Y eso es aún más cierto si nos han traicionado, si han roto nuestra confianza, ya sea por algún hecho relevante o si simplemente han hablado a nuestras espaldas mal de nosotros aquellos o aquellas a quienes les habíamos regalado nuestra confianza.

No estamos obligados a ser confiados, la confianza la damos porque sentimos que es un valor, algo hermoso, y por esa misma razón es necesario estar alertas y conocer a quién se la brindamos. Es importante mantener los ojos y los oídos abiertos y seguir el desenvolvimiento de una nueva relación.

Verse traicionado es una experiencia muy dura para cualquiera, se siente como un ataque personal a nuestra honestidad y a nuestros buenos sentimientos. Muchas veces, ante una situación de estas características, algunas personas “bajan las persianas” y prefieren aislarse, hay quienes incluso se vuelven un tanto anti sociales y prefieren la soledad, quizás por miedo a una nueva traición. 

Pero pensemos, ¿cuánta de esa gente nos hemos encontrado? ¿Y cuánta de la otra, la que toma nuestra confianza y no hace más que agrandarla?
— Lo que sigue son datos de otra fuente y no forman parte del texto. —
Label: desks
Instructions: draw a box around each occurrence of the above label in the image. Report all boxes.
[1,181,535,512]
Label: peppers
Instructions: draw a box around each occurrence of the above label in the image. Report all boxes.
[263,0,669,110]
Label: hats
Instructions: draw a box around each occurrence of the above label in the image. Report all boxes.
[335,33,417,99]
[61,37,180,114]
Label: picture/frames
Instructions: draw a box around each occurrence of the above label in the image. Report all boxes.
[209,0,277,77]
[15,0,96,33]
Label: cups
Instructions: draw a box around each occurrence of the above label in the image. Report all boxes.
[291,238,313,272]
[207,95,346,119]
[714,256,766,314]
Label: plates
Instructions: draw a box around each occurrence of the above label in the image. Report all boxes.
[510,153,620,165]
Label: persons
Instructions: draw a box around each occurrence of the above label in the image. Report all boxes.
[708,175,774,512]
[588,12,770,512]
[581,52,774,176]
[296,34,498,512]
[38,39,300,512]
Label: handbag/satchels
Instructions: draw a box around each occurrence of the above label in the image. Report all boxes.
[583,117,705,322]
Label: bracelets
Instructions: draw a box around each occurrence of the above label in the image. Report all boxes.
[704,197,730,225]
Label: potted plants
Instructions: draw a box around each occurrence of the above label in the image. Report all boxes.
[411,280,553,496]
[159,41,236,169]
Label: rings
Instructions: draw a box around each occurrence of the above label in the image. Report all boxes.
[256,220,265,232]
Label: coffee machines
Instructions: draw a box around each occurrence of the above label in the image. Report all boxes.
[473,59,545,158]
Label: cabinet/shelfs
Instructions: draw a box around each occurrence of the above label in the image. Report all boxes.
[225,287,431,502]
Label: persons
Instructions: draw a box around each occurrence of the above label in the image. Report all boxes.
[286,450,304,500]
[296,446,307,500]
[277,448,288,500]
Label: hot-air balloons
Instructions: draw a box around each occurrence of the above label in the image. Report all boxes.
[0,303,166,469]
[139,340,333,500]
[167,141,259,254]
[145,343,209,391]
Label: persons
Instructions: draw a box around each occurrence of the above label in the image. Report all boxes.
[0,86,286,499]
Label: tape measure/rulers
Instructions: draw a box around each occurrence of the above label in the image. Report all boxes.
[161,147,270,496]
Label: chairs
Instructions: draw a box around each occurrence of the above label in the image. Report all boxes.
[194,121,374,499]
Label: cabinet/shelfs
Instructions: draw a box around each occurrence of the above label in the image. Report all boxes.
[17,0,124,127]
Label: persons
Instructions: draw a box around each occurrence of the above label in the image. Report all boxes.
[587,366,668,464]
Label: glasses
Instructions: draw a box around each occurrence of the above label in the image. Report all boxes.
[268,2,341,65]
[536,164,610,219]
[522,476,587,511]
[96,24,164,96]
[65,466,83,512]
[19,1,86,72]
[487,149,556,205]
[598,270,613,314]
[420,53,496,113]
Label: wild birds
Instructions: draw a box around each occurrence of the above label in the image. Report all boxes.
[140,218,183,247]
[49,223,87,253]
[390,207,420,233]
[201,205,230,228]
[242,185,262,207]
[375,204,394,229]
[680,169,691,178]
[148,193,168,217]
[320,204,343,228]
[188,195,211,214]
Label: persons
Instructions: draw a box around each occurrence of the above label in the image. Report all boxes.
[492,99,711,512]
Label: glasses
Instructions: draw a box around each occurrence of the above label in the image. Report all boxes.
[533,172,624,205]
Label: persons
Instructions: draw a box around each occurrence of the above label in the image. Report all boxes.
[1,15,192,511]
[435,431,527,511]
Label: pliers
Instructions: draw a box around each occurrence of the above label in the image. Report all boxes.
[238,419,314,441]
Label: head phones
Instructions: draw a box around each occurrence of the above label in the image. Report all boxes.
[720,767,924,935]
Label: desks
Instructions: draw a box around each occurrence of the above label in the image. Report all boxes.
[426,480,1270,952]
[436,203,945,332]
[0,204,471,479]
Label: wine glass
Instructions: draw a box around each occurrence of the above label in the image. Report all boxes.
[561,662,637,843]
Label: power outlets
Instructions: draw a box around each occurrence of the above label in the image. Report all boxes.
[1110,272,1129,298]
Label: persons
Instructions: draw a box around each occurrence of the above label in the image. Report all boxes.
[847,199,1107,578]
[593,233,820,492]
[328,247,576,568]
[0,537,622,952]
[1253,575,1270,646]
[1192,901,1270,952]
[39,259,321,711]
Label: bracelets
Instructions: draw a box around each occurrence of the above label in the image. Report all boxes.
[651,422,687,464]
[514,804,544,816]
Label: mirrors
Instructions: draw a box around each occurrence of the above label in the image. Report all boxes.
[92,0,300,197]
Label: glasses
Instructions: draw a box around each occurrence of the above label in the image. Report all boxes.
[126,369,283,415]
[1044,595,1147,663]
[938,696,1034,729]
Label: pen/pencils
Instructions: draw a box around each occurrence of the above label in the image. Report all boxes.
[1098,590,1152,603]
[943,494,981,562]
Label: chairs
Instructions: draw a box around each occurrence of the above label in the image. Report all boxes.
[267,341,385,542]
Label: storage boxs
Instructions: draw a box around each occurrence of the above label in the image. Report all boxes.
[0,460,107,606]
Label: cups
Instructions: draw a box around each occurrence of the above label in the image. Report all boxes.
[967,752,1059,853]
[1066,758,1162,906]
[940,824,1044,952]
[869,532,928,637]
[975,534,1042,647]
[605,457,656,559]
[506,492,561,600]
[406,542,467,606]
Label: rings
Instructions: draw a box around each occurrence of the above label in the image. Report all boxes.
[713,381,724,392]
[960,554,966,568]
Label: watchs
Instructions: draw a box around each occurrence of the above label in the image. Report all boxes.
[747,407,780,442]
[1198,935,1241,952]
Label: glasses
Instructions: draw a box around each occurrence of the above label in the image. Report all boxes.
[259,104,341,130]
Seguro, pero seguro, los segundos rebasan por mucho a los primeros.Entonces, ¿por qué permitir que nos golpeen más los primeros? Es un poco injusto, tanto para con los demás como para con uno mismo, ¿no es cierto?

Ello no significa que no sintamos “el golpe”, la cosa es qué hacer después. ¿Descartaremos a todos aquellos que intenten relacionarse con nosotros? ¿Nos pondremos a la defensiva con las personas que lleguen luego a nuestra vida?¿Evitaremos a los demás indefinidamente? ¿Y si nos perdemos a alguien maravilloso, o a una situación que nos cambiará para bien? El riesgo de tomar semejante actitud es demasiado, ¿no lo crees?

Así que una vez que la tristeza cede, porque será inevitable y necesitaremos vivirla,hagamos el esfuerzo de “regresar al mundo” para reencontrarnos con quienes sí valen la pena. Pero hagámoslo con los ojos bien abiertos y con nuestra confianza en nuestra mano para brindarla a quien verdaderamente la merece. 

Es cierto que la confianza no es gratis, porque es nuestra y ha sido amasada a través de años de experiencias y buenas relaciones, en el ámbito familiar, con los amigos, con los colegas, con nuestros compañeros de trabajo, con nuestros jefes, con el dueño de la tiendita, e incluso con el desconocido que nos encontramos en el metro y sabemos que nos cuidará, que está atento a nuestras necesidades, que nos tenderá una mano si nos ve en dificultades y que sonreirá si nos ve reír a carcajadas.

Muchas veces vemos al mundo como un lugar ancho, ajeno y lleno de peligros y sufrimientos potenciales. Hagámoslo propio y volvamos a confiar, con los brazos abiertos, con los sentidos atentos y el corazón despierto.